■ Task set ■
1 – According to the black bear project description, what are the hair samples for the density estimate collected from?
2 – List every landscape characteristic that the black bear project description gives as an example of factors that may influence bear movements.

*** Opening of Selected text ***

This project will evaluate habitat selection, movements, and landscape permeability of black bears in New York and will provide a DNA-based density estimate of bears using a capture-mark-recapture approach.
Project 1:
We are investigating how an anthropogenically (related to human activity) fragmented landscape influences the spatial ecology, movements, and habitat selection of black bears in New York. This research will help in predicting where human-bear interactions may occur in the future as bears continue to expand in abundance and distribution.
Within the last two decades, black bears in southern New York have continued to increase in abundance, which has caused an expansion of their range northward. This range expansion has resulted in increased utilization of areas with higher human densities, and landscapes with a greater proportion of agriculture. Landscapes with high proportions of developed areas and open agricultural lands have potential to increase home range size of bears, and may influence the movement patterns of bears, given the potentially lower overall habitat quality on the landscape. Data from GPS-collared bears are being used to determine how movements are defining home ranges, and how landscape characteristics (e.g., patch type, patch size, patch distribution, road density, topography, agriculture, human density) influence movements of bears. Additionally, we are evaluating habitat selection and temporal variation in space use between bears in anthropogenically modified landscapes and those in forested landscapes.
Project 2:
We are using a non-invasive hair sampling technique to investigate the genetic diversity and population demographics of black bears in New York. This research will provide information on black bear populations that will aid in the development of effective management strategies for black bears.
Recently, black bears in New York have expanded in range, merging into two large populations from three formerly distinct geographic populations (i.e., Adirondack, Catskills, Allegany populations). The Adirondack and Allegany ranges, now jointly referred to as the Southern black bear population, have been expanding into areas with agriculture and greater human densities. However, a rigorous density estimate of this expanding population does not exist. Characteristic low densities and extensive ranges of black bears make population estimates difficult, but developments in mark-recapture methods (i.e., spatially explicit capture-recapture models) enable greater accuracy and precision in estimating density. To estimate black bear density, we are conducting a non-invasive genetic mark-recapture study to collect black bear hair samples from barbed-wire snares. Individual bears are identified using a suite of variable, mitochondrial genetic markers. These data will inform a spatially-explicit capture-recapture model to estimate population density of black bears. We will incorporate data from multiple sources (e.g., live captures, harvested dead-recoveries) and include habitat covariates at multiple spatial scales. Additionally, through the regional collection of hairs, this study will analyze landscape genetics, potentially identifying landscape features facilitating and/or inhibiting gene flow and genetic diversity in black bears.

*** Close of Selected text ***
*** Opening of Provided material ***

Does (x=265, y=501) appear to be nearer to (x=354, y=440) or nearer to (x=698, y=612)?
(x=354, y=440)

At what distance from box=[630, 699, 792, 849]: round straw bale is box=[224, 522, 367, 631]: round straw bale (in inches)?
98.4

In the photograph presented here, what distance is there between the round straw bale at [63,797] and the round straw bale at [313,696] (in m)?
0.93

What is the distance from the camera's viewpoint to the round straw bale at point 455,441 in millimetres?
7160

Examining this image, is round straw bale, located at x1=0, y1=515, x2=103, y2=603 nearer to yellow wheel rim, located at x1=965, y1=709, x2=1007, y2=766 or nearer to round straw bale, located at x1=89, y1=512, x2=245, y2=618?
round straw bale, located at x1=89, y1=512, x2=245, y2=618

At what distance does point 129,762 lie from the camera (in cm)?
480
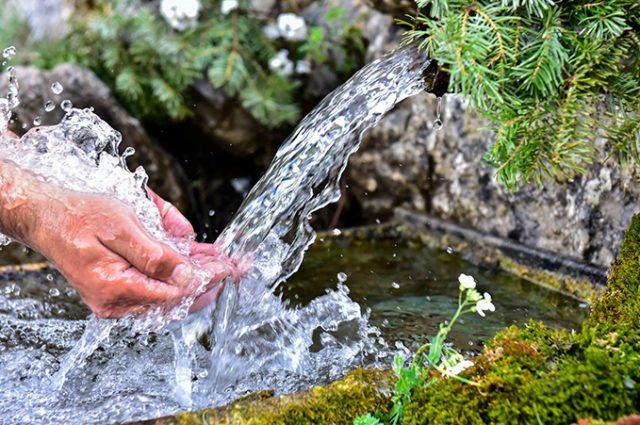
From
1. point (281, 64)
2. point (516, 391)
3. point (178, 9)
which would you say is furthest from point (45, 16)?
point (516, 391)

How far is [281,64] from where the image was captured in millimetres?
4398

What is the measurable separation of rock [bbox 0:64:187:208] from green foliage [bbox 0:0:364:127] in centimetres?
18

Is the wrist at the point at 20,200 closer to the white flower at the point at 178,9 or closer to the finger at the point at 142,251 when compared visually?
the finger at the point at 142,251

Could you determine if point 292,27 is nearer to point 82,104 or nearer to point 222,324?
point 82,104

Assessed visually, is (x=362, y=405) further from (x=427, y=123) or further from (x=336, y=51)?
(x=336, y=51)

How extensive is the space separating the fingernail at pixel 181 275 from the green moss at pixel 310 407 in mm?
376

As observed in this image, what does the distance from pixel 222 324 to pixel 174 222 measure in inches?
14.2

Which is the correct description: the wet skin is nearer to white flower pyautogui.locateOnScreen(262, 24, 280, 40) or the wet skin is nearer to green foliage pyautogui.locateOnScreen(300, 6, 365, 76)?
green foliage pyautogui.locateOnScreen(300, 6, 365, 76)

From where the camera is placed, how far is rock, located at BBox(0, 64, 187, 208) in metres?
4.20

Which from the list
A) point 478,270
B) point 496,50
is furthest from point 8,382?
point 478,270

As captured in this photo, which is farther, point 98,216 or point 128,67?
point 128,67

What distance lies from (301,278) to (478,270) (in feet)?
2.60

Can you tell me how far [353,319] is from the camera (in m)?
2.43

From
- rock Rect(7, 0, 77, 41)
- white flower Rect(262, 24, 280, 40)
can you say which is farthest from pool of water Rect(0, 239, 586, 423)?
rock Rect(7, 0, 77, 41)
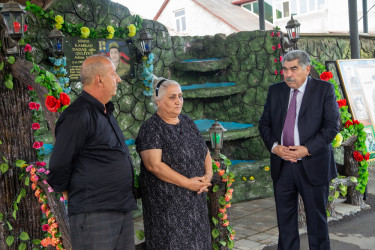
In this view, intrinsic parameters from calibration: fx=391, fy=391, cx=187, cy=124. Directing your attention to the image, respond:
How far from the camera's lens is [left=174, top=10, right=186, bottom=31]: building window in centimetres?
1900

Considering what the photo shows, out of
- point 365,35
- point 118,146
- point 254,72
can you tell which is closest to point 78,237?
point 118,146

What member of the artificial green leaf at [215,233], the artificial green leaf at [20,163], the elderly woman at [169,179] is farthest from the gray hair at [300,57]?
the artificial green leaf at [20,163]

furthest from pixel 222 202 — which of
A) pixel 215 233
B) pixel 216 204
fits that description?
pixel 215 233

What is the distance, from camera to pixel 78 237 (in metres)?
2.13

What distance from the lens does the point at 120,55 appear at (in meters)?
6.12

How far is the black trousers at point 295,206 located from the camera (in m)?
3.19

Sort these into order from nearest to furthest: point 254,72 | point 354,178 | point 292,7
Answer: point 354,178 < point 254,72 < point 292,7

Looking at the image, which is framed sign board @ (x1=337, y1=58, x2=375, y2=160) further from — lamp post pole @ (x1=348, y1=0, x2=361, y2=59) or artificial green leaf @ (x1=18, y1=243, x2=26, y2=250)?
artificial green leaf @ (x1=18, y1=243, x2=26, y2=250)

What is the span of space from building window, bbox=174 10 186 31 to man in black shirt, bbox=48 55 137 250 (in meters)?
17.4

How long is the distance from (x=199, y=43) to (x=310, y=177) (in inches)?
179

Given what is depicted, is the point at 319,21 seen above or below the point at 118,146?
above

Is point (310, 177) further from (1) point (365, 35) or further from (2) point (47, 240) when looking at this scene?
(1) point (365, 35)

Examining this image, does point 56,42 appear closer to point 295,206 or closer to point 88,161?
point 88,161

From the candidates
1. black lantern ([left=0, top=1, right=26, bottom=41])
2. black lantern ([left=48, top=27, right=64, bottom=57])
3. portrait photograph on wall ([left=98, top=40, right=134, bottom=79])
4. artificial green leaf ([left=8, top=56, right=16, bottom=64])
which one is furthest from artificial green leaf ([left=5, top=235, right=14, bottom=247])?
portrait photograph on wall ([left=98, top=40, right=134, bottom=79])
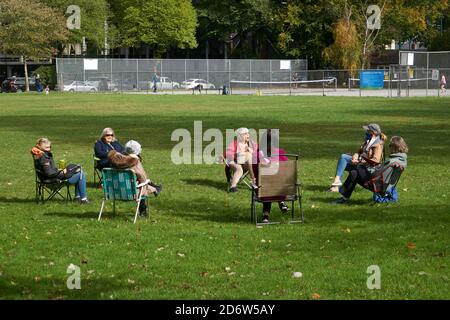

*** Close of Provided material ***

■ Answer section ■
1 – Barbed-wire snares.

2 – Patch type, patch size, patch distribution, road density, topography, agriculture, human density